◆ Given data

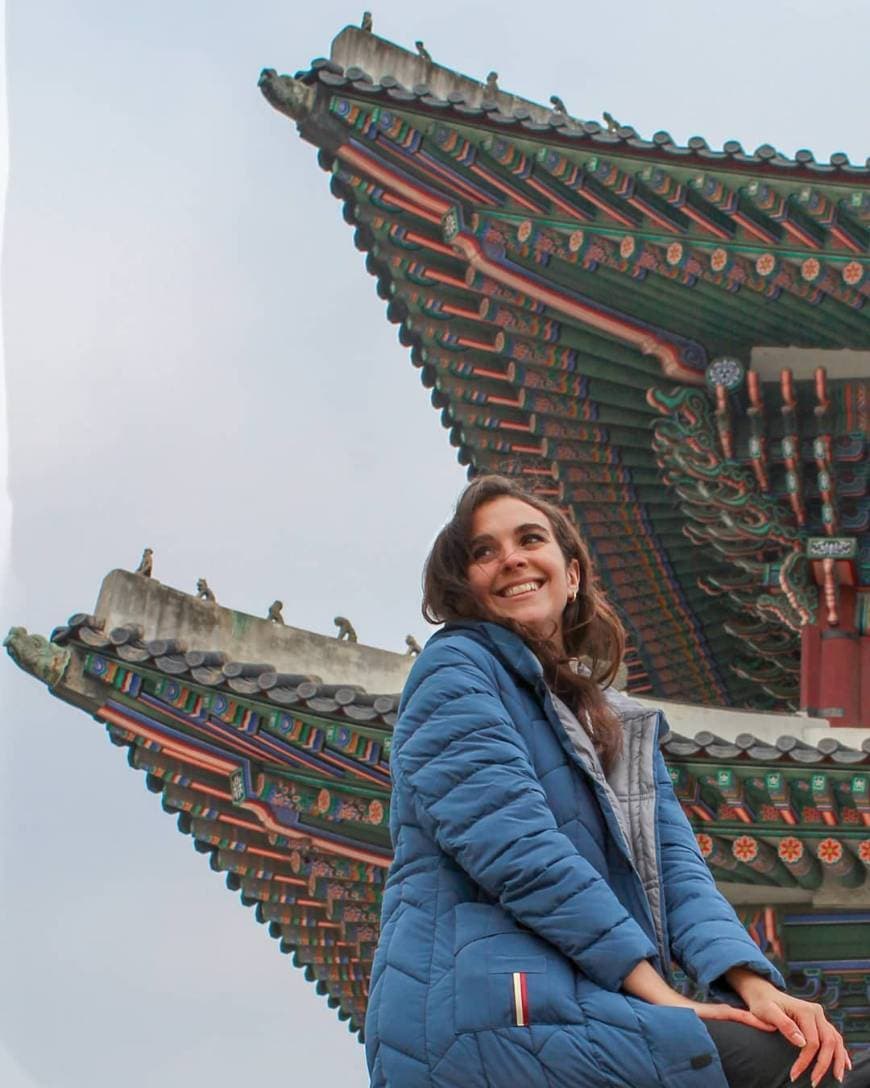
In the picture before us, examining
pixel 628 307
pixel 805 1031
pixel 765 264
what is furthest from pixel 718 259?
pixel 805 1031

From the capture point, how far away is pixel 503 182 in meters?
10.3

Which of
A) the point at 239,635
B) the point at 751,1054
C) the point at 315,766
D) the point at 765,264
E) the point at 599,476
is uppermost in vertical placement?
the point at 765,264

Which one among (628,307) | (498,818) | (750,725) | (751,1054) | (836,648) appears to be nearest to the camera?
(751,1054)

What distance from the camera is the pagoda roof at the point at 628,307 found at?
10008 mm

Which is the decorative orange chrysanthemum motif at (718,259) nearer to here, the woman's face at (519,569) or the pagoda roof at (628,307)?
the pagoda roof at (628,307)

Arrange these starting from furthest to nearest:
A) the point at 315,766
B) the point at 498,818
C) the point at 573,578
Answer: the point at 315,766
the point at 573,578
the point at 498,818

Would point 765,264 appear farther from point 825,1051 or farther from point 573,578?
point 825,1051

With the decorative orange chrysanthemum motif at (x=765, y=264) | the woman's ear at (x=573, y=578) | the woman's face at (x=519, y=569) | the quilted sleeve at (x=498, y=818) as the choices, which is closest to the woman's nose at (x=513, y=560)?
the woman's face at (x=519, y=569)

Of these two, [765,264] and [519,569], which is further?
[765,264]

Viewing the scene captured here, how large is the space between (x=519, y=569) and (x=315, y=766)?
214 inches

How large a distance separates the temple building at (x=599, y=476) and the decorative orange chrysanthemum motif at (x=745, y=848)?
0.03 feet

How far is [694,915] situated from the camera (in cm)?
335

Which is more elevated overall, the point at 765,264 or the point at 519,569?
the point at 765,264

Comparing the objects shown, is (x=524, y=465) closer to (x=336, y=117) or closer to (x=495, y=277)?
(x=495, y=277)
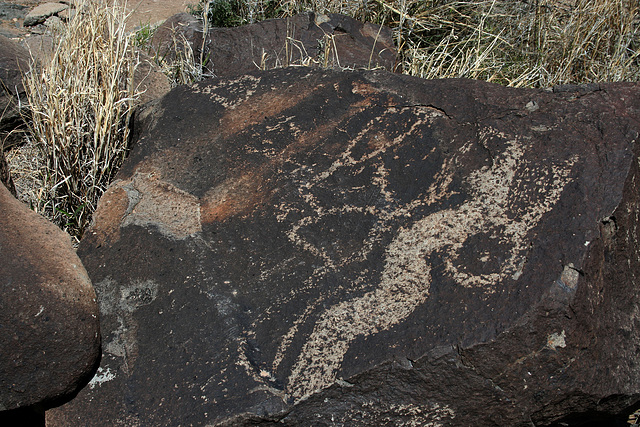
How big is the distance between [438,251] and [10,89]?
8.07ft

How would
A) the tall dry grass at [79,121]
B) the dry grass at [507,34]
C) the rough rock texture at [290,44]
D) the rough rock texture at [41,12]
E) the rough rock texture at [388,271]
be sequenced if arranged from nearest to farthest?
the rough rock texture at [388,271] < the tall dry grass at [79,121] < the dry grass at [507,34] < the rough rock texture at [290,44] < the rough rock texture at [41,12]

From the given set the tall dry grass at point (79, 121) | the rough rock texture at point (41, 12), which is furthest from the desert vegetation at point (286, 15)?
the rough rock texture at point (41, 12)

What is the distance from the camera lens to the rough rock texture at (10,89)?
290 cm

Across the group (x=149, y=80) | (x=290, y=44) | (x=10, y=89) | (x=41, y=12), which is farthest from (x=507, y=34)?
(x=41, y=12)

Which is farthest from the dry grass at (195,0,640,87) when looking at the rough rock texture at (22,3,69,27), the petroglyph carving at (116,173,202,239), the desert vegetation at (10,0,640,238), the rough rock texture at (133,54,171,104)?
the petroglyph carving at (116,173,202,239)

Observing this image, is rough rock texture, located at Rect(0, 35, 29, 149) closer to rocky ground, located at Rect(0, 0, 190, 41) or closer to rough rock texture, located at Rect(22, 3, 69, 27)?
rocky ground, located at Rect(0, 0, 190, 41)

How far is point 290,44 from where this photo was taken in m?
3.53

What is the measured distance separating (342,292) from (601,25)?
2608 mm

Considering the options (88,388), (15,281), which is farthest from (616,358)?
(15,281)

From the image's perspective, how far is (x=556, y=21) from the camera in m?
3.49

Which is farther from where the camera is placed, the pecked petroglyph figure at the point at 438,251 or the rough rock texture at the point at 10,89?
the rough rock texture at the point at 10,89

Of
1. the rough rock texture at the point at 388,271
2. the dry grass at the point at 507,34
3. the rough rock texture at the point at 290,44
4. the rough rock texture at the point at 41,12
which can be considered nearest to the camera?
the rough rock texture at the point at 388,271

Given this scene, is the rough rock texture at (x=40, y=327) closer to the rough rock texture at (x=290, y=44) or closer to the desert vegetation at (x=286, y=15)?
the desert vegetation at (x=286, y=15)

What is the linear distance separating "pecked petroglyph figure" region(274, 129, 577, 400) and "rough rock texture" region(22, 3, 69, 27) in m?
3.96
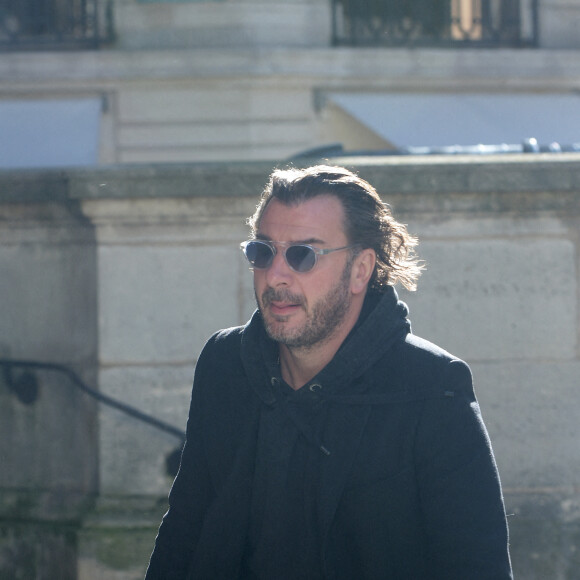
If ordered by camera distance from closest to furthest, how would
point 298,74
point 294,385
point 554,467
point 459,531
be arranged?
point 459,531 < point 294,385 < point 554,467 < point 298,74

--

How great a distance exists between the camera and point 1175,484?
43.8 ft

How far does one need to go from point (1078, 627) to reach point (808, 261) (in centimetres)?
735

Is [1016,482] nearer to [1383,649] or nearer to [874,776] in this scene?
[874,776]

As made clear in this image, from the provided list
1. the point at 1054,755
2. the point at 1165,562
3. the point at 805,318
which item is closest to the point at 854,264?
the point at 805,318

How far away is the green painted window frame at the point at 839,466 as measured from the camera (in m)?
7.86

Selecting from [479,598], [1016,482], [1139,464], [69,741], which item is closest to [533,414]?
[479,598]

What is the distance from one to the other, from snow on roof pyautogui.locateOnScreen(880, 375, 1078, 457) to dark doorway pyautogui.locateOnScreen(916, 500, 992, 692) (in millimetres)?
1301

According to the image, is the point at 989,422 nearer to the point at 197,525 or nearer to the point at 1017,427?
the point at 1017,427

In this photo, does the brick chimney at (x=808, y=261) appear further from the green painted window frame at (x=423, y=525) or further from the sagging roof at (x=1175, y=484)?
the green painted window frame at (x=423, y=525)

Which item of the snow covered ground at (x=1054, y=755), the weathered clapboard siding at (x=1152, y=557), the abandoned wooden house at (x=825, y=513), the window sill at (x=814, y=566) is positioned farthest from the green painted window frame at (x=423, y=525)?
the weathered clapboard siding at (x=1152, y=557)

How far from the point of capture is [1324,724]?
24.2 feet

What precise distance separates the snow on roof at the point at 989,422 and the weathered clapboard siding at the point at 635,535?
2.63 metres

* * *

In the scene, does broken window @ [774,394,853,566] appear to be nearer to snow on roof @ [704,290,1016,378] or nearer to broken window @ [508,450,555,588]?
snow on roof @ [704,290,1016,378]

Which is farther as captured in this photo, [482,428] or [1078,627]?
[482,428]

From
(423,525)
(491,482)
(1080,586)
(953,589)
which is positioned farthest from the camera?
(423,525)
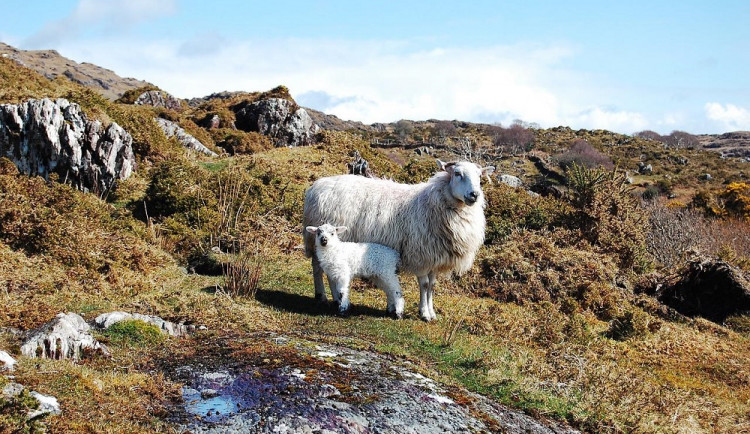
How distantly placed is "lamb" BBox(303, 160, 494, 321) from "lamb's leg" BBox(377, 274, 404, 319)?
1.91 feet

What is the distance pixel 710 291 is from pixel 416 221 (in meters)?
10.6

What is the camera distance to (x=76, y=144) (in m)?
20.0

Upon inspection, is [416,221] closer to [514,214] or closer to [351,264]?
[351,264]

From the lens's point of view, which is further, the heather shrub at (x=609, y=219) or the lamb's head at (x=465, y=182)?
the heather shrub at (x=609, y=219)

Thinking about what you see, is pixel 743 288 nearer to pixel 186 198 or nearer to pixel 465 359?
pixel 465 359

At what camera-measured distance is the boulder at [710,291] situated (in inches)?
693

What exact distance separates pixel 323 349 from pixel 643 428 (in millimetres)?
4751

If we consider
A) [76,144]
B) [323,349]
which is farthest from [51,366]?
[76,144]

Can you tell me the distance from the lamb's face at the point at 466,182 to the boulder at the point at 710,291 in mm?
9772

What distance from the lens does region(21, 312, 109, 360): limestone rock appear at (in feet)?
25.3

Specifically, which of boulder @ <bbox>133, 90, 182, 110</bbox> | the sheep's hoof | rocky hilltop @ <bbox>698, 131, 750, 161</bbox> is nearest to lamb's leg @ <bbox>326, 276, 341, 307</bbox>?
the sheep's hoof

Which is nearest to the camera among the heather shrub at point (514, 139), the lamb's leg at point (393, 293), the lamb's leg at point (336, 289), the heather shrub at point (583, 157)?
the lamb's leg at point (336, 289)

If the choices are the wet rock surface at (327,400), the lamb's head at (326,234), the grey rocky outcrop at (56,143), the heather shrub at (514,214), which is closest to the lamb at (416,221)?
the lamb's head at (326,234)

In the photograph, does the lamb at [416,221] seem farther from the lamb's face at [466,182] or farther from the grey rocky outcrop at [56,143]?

◆ Requirements
Gather every line in the entries above that contains the string "millimetres", and copy each such line in full.

◆ Answer
What is the distance from one to the other, from snow on roof pyautogui.locateOnScreen(880, 375, 1078, 457) to dark doorway pyautogui.locateOnScreen(916, 500, 992, 692) (in millimetres)?
What exact distance separates pixel 323 349 from pixel 643 428 (in millimetres)?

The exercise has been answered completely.